Re: [Poll] Evacuated Tube Transport (For People)

PostPosted: Wed Jul 10, 2013 10:13 pm
by jonesthecurl
I believe London had a vacuum train back in the 19th century, which ultimately failed due to poor control of the vacuum.

Re: [Poll] Evacuated Tube Transport (For People)

PostPosted: Thu Jul 11, 2013 5:24 am
by Woodruff
Yep. I read a science fiction book once called "Friday" (no, not the same as that awful movie, I was sad to find out) that used something along these lines. I think it's a great idea once the kinks can be worked out.

Re: [Poll] Evacuated Tube Transport (For People)

PostPosted: Thu Jul 11, 2013 2:22 pm
by jonesthecurl
If my daughter had been born 45 minutes later, she would have been called "Friday Jones", after the girl in that.

Re: [Poll] Evacuated Tube Transport (For People)

PostPosted: Thu Jul 11, 2013 6:22 pm
by Woodruff
jonesthecurl wrote:If my daughter had been born 45 minutes later, she would have been called "Friday Jones", after the girl in that.


After the book or the awful movie?

Re: [Poll] Evacuated Tube Transport (For People)

PostPosted: Thu Jul 11, 2013 8:20 pm
by DoomYoshi
betiko wrote:Is it me or there was a james bond where roger moore went to the kremlin through a similar tube system?


In The Living Daylights (not Roger Moore, Timothy Dalton) sends someone out of Bratislava using the oil pipeline.

Re: [Poll] Evacuated Tube Transport (For People)

PostPosted: Thu Jul 11, 2013 9:44 pm
by tzor
Woodruff wrote:Yep. I read a science fiction book once called "Friday" (no, not the same as that awful movie, I was sad to find out) that used something along these lines. I think it's a great idea once the kinks can be worked out.

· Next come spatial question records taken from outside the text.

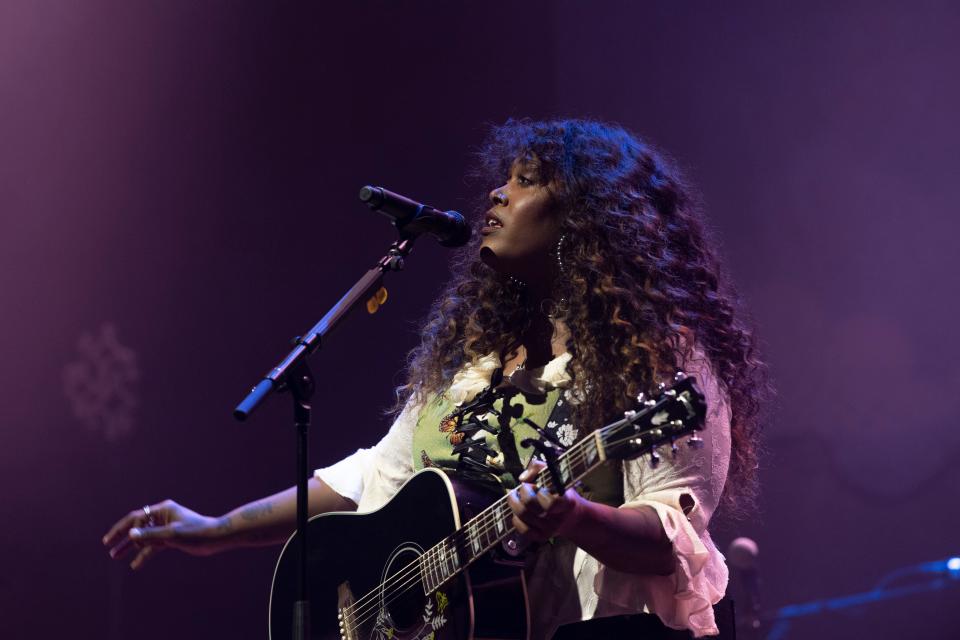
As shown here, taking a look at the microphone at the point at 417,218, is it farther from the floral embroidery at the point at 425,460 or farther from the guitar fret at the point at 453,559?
the guitar fret at the point at 453,559

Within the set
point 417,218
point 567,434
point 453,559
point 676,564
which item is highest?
point 417,218

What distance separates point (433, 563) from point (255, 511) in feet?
2.77

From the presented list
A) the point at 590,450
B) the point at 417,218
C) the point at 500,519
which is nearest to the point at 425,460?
the point at 500,519

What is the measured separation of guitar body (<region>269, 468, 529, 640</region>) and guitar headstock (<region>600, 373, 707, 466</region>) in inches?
16.7

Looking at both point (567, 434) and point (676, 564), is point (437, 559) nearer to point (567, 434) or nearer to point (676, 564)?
point (567, 434)

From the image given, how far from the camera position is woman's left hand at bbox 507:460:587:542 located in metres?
1.84

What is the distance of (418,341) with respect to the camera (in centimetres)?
428

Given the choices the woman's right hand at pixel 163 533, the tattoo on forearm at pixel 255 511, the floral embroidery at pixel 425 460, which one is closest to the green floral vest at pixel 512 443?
the floral embroidery at pixel 425 460

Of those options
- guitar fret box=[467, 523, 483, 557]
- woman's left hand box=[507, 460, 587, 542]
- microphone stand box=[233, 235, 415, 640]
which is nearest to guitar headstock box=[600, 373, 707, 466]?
woman's left hand box=[507, 460, 587, 542]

The kinks? The whole premise is based on a fundamental flaw. That flaw is "plate tectonics." You can't build an inter-plate tube system as the plates will soon de-align the tube. Since the tubes are underground it's kind of hard to realign them. Intra-plate transport is still possible, but that limits the distance.

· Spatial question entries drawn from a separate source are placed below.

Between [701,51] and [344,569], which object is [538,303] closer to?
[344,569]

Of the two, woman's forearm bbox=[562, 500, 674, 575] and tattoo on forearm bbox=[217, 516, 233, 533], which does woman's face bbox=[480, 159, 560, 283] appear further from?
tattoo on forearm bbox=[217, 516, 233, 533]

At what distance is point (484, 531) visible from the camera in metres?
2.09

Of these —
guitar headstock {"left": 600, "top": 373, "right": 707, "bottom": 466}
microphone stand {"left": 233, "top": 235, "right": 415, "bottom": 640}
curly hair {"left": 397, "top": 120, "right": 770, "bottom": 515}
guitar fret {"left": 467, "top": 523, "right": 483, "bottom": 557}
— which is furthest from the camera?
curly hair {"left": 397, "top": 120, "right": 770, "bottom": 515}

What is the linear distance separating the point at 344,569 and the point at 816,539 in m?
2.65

Re: [Poll] Evacuated Tube Transport (For People)

PostPosted: Sat Jul 13, 2013 1:02 am
by Ray Rider
I'm surprised you didn't include this or a similar picture, Andy:

Image

Re: [Poll] Evacuated Tube Transport (For People)

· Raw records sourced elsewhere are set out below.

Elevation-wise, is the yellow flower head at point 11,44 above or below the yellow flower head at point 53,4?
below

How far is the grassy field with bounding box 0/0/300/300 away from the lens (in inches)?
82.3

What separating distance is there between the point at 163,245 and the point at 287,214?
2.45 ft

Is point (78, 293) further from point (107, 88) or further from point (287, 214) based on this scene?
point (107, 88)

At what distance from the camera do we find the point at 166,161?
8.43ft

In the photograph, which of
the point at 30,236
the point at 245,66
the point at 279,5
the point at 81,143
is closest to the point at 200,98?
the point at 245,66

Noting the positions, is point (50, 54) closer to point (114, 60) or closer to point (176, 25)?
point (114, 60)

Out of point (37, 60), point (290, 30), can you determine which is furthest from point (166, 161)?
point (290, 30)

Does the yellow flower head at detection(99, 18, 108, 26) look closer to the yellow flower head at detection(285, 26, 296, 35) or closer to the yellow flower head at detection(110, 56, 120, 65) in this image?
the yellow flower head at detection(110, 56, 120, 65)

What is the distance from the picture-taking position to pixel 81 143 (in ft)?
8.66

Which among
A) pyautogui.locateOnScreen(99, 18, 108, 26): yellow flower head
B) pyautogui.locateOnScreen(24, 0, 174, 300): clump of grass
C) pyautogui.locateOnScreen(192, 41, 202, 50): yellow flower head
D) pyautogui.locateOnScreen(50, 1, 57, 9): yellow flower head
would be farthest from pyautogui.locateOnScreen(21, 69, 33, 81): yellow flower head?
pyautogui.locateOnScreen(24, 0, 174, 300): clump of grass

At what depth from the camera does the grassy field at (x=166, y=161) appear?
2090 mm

PostPosted: Sat Jul 13, 2013 8:53 am
by Woodruff
tzor wrote:
Woodruff wrote:Yep. I read a science fiction book once called "Friday" (no, not the same as that awful movie, I was sad to find out) that used something along these lines. I think it's a great idea once the kinks can be worked out.


The kinks? The whole premise is based on a fundamental flaw. That flaw is "plate tectonics." You can't build an inter-plate tube system as the plates will soon de-align the tube. Since the tubes are underground it's kind of hard to realign them. Intra-plate transport is still possible, but that limits the distance.


I went back and looked at the book, because I wondered if they had addressed this. Apparently, it's been longer than I thought since I had read it, since they used the tubes in the atmosphere, not underground.

Re: [Poll] Evacuated Tube Transport (For People)

PostPosted: Sat Jul 13, 2013 11:17 am
by AndyDufresne
Ray Rider wrote:I'm surprised you didn't include this or a similar picture, Andy:

Image

I figured someone else would get to it eventually. I didn't want to throw everything into the pot at once!


--Andy

Re: [Poll] Evacuated Tube Transport (For People)

PostPosted: Sun Jul 14, 2013 2:18 pm
by ManBungalow
Ray Rider wrote:I'm surprised you didn't include this or a similar picture, Andy:

Image

This is what I came to this thread to see.